EXERCISE DETAILS =>
Please count the lines in the rows below that contain the word "appear". Reply with the number only.

RECORD EXCERPTS =>
★ ★ ★ ★ ★ ★ ★
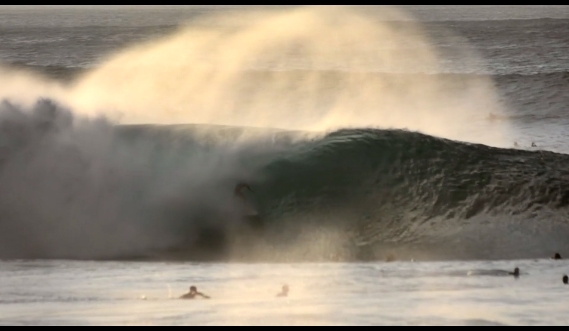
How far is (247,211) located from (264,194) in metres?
★ ★ ★ ★ ★ ★ ★
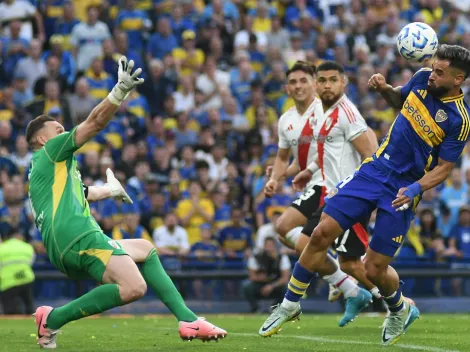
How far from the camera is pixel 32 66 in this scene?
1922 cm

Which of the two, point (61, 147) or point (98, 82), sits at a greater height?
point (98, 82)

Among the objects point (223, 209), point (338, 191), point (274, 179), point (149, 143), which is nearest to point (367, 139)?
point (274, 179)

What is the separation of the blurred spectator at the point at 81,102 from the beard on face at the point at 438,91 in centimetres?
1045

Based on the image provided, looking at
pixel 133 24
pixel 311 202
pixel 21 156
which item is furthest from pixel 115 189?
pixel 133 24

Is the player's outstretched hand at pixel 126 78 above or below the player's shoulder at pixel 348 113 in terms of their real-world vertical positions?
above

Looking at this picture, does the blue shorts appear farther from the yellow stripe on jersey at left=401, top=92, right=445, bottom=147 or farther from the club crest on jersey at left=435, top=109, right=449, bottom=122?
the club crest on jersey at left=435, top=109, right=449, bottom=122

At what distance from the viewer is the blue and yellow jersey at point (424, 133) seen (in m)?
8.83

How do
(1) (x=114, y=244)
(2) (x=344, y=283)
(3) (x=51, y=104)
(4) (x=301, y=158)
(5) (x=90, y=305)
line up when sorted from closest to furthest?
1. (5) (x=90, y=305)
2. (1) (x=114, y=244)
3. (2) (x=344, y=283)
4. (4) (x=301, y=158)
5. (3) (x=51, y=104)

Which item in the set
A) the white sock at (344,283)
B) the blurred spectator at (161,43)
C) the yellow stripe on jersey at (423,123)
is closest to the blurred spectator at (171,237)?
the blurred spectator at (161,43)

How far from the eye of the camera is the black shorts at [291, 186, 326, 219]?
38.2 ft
★ ★ ★ ★ ★ ★ ★
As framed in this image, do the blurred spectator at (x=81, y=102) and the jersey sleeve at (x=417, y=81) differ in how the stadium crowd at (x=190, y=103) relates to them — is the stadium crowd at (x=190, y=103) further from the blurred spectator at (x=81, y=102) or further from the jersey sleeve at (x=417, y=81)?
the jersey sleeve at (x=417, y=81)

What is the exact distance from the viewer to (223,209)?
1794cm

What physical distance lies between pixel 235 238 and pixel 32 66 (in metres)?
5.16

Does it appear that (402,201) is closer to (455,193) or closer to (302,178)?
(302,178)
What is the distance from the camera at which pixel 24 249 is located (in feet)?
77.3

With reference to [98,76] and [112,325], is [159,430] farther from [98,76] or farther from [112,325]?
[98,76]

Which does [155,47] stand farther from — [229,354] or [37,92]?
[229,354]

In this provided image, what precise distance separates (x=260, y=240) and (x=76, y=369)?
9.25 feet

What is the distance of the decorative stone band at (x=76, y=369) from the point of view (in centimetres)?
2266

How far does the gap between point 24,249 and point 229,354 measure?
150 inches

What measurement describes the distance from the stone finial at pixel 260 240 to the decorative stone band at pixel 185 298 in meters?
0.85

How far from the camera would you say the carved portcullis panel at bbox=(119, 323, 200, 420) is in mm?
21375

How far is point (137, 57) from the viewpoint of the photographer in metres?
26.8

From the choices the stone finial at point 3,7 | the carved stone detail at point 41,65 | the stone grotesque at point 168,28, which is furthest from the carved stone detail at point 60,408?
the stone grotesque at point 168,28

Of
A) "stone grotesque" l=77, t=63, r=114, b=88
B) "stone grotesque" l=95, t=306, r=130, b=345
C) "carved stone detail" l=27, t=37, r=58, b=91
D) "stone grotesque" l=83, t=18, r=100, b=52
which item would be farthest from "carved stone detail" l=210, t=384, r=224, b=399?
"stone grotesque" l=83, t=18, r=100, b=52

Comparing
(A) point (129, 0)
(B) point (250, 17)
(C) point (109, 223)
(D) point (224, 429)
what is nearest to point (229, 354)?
★ ★ ★ ★ ★ ★ ★
ANSWER BELOW =>
2